Welcome to the M a r c h 2 0 2 2 edition of the Suburban Real Estate News.
When I think of this past month 2 things jump out at me. The pace of the market and interest rates are finally on the rise. The speed at which deals are closing is at rate I have never seen. Most homes are going live to contract status within a week. This is giving agents very little time to do their due diligence to be able to check municipals. The landscape is so competitive that buyers are doing anything to win the bid; waiving inspections, paying cash, removing financing contingencies, closing late, closing early and giving shutdown offer prices hundreds over ask. The rates are climbing quicker than expected and buyers are now able to afford less. This will have a trickle-down effect on pricing, but for this month we have not felt that slow down just yet.
Money is coming from every direction, not just the financial sector. In the past Wall Street led the charge for high end purchases, now you have all sorts of different people with tech & crypto making a significant impact. Household net worth rose 14.4% in 2021, measured from year-end 2020 to year-end 2021, more than double the average net worth growth rate of 6.2% from 2015 - 2019. Owners’ equity in real estate as a percentage of household real estate owned was 69.3% at year-end 2021, its highest level since early 1987.
Inflation is Everywhere
From gas to couches and everything in between we are all paying considerably more for goods and services. Consumers will pay more and more until they don't, especially when they see they are being price-gouged under the rise of high inflation.

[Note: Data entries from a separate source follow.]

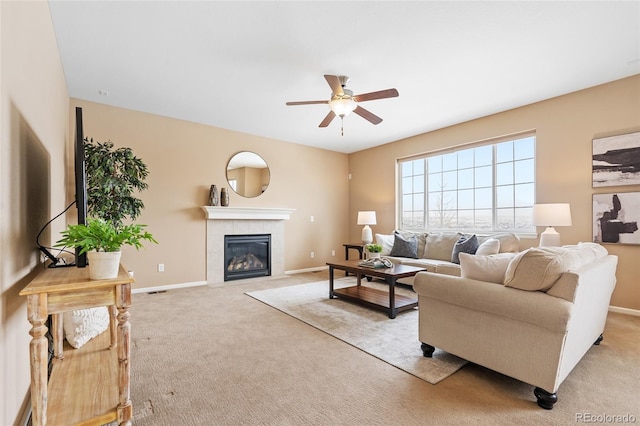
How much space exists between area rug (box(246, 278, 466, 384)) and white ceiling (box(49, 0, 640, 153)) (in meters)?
2.67

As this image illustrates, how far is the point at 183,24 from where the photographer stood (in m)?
2.57

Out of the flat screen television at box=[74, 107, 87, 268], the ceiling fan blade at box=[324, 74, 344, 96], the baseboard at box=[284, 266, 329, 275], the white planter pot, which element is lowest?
the baseboard at box=[284, 266, 329, 275]

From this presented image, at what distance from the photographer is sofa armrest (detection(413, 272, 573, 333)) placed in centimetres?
170

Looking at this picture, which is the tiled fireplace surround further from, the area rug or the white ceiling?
the white ceiling

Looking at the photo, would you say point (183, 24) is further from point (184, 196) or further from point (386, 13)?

UK Central Banker Charles Goodhart thinks a seismic shift is underway in the world economy, one that fiscal stimulus and the post-pandemic recovery will only hasten. A long glut of inexpensive labor that had kept prices and wages down for decades is giving way to an era of worker shortages, and hence higher prices. Massive global income disparities if sustained could force labor costs even higher and inflation. He predicted that inflation in advanced economies will settle at 3% to 4% around the end of 2022 and remain at that level for decades, compared with about 1.5% in the decade before the pandemic. So, it is good to own real estate, or have a fixed-rate mortgage.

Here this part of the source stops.